(CNS): Following the historic debate on the Legislative Assembly last week on the government motion adopting the introduction of ‘one man, one vote’ in single member constituencies in time for the 2017 General Election, officials at the Elections Office are preparing the ground for the electoral reform. Government’s next step is to amend the existing elections law and the premier told his parliamentary colleagues this week that the amendments will be brought before them by March next year. Meanwhile, the elections management team are beginning to plan for the nation’s first election under the new system.
The general elections and the adoption of the nineteen single member constituencies, as recommended by the Electoral Boundary Commission, are 19 months away and the Elections Office will be working on the necessary legislative changes to legitimize the new political landscape. Officials will also be working on the logistics of the 2017 elections, including staff and paraphernalia requirements, training, changes in polling requirements and educating voters.
“Communicating changes in the elections process to voters has always been a key priority for the Elections Office,” Supervisor of Elections Wesley Howell said, noting that, with the magnitude of the changes recommended in the EBC report, the Elections Office plans to continue the tradition of offering guidance to voters and other stakeholders.

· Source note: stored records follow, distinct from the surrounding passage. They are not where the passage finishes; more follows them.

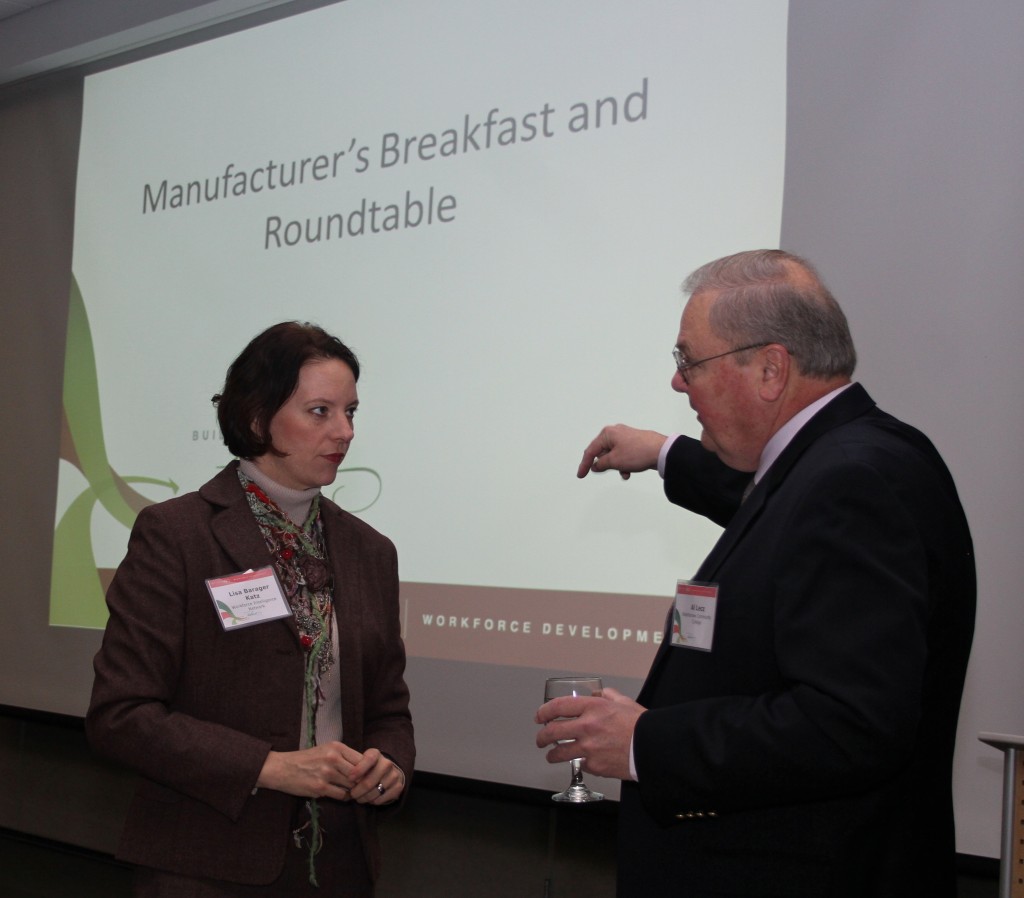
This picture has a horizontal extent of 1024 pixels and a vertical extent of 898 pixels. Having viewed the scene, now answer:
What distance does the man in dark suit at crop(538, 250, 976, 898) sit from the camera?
4.07ft

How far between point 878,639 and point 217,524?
112 centimetres

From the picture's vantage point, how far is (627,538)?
2910 millimetres

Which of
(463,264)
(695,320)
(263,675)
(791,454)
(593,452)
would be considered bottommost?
(263,675)

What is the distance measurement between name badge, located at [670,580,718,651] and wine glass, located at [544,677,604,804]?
0.14 metres

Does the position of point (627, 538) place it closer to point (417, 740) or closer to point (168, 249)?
point (417, 740)

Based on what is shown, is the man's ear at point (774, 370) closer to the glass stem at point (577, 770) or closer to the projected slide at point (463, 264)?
A: the glass stem at point (577, 770)

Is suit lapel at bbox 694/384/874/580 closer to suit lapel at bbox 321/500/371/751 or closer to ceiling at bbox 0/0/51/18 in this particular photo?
suit lapel at bbox 321/500/371/751

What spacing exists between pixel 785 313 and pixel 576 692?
2.05ft

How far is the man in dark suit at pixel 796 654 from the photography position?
4.07ft

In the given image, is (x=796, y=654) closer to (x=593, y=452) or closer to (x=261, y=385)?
(x=593, y=452)


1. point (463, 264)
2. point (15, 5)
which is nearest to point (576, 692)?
point (463, 264)

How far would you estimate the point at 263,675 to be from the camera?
1.77 meters

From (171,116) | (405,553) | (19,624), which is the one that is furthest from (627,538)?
(19,624)

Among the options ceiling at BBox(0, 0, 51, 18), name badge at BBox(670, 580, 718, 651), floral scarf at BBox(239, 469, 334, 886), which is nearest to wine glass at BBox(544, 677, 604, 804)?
name badge at BBox(670, 580, 718, 651)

However, North Side MLA Ezzard Miller, who has long campaigned for the adoption of OMOV in SMCs, recently told CNS that the people of Cayman are more than capable of understanding and adapting to the change, which is far easier to comprehend than the block voting in multi-member constituencies they have been used to.
In 2017, all registered voters (a figure that currently stands at 18,285) will have the right to cast just one vote for one member in a ‘first past the post’ system.
The boundary commission has drawn up the constituencies within the boundaries of the districts, and although they are in some cases very similar to the former polling station districts, there are some significant changes in some areas such as West Bay, as well as the Bodden Town-George Town border areas.
While voters will be able to adapt quickly to the casting of one ballot in their new constituencies, the challenge will be for those who want to be elected to work out where they should now stand.
Although existing politicians and former candidate will be closely examining their previous polling results to see which areas of their districts brought them the most support, the new boundaries, where they vary from the previous polling districts, may make it less obvious to calculate. It will also present challenges for the parties where existing members find that they share their best support with their political colleagues.
Draft maps showing the new constituencies are available on the Elections Office website. But although it is now a public document, the final copy of the EBC 2015 report is not yet published on any government website for the public to see. CNS has requested a copy and will post the report as soon as we receive it.